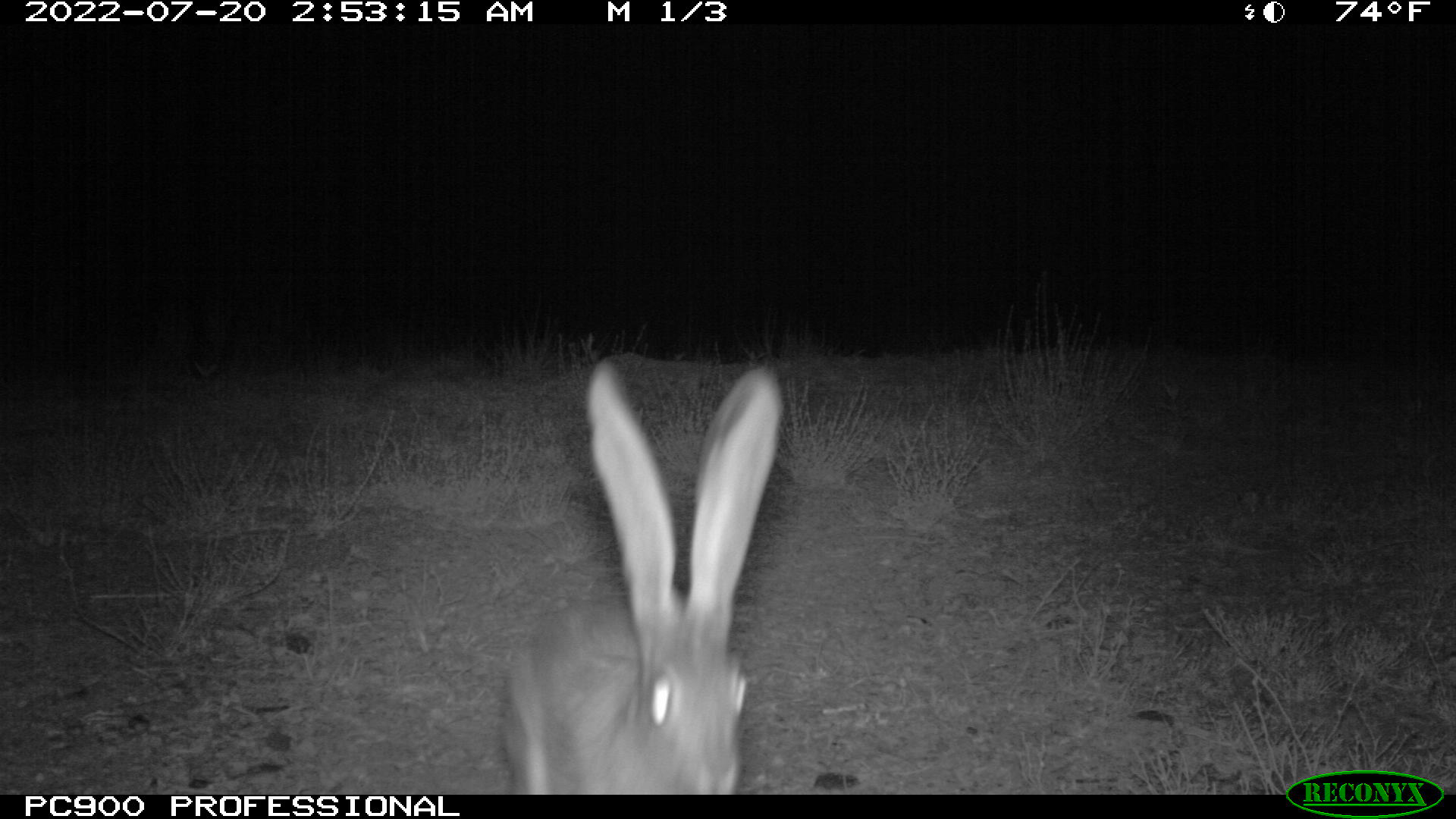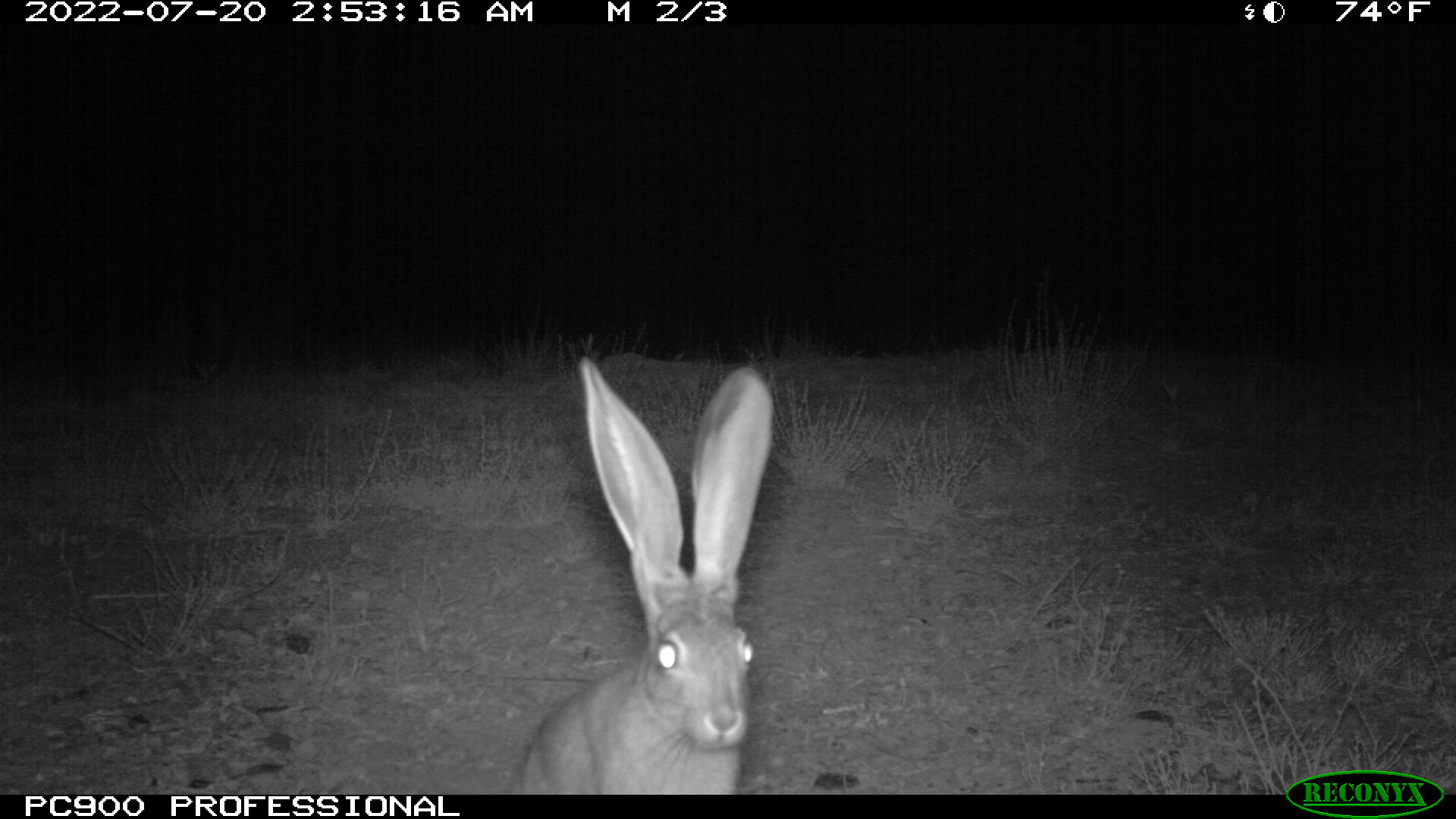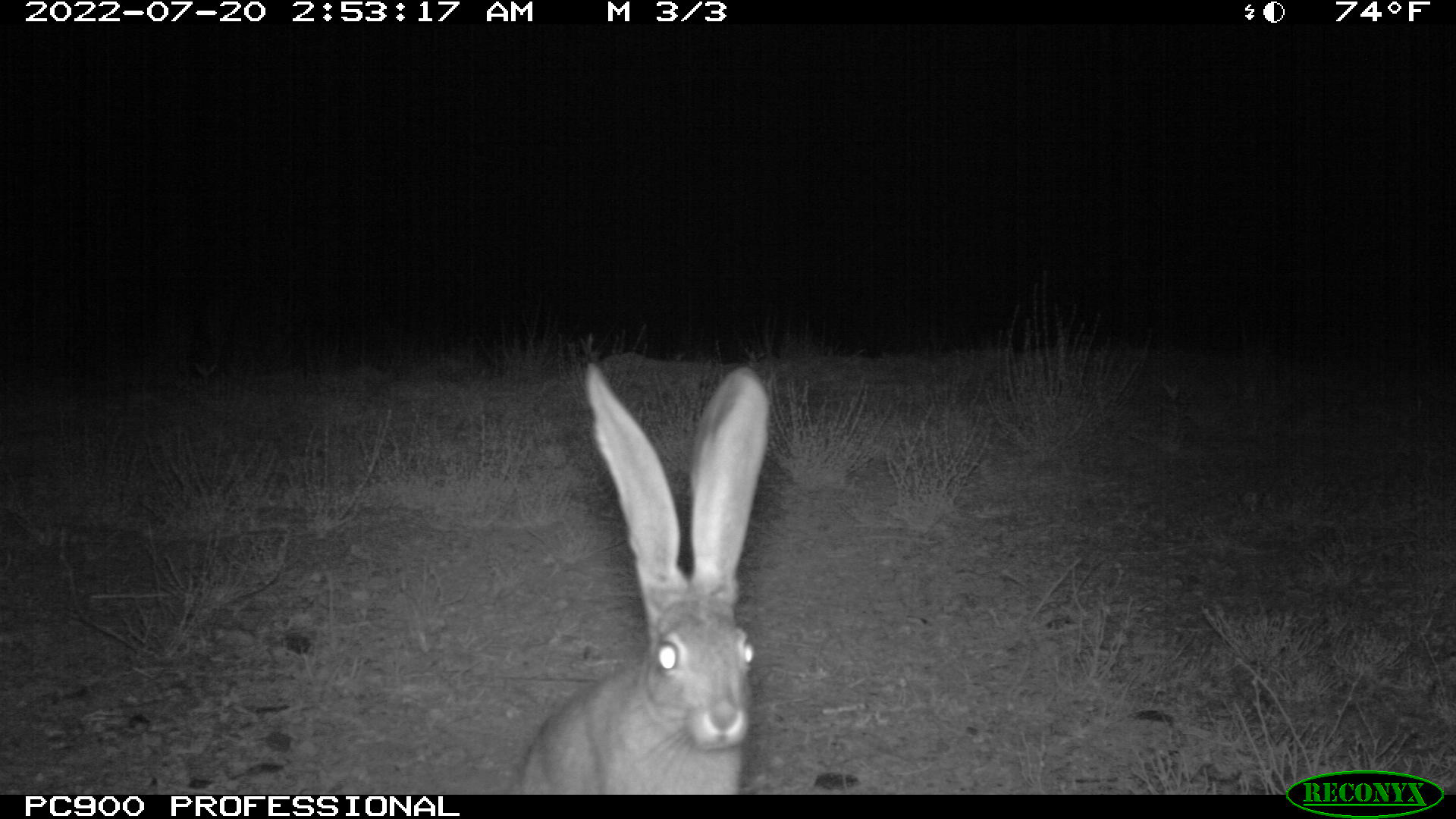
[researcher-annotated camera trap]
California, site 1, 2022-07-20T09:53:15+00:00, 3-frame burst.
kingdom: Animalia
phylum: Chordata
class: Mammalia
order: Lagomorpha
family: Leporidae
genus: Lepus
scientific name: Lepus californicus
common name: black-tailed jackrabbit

──────

## What to do
What you give back must match the material above exactly, minus its pictures.

## Exercise answer
[researcher-annotated camera trap]
California, site 1, 2022-07-20T09:53:15+00:00, 3-frame burst.
kingdom: Animalia
phylum: Chordata
class: Mammalia
order: Lagomorpha
family: Leporidae
genus: Lepus
scientific name: Lepus californicus
common name: black-tailed jackrabbit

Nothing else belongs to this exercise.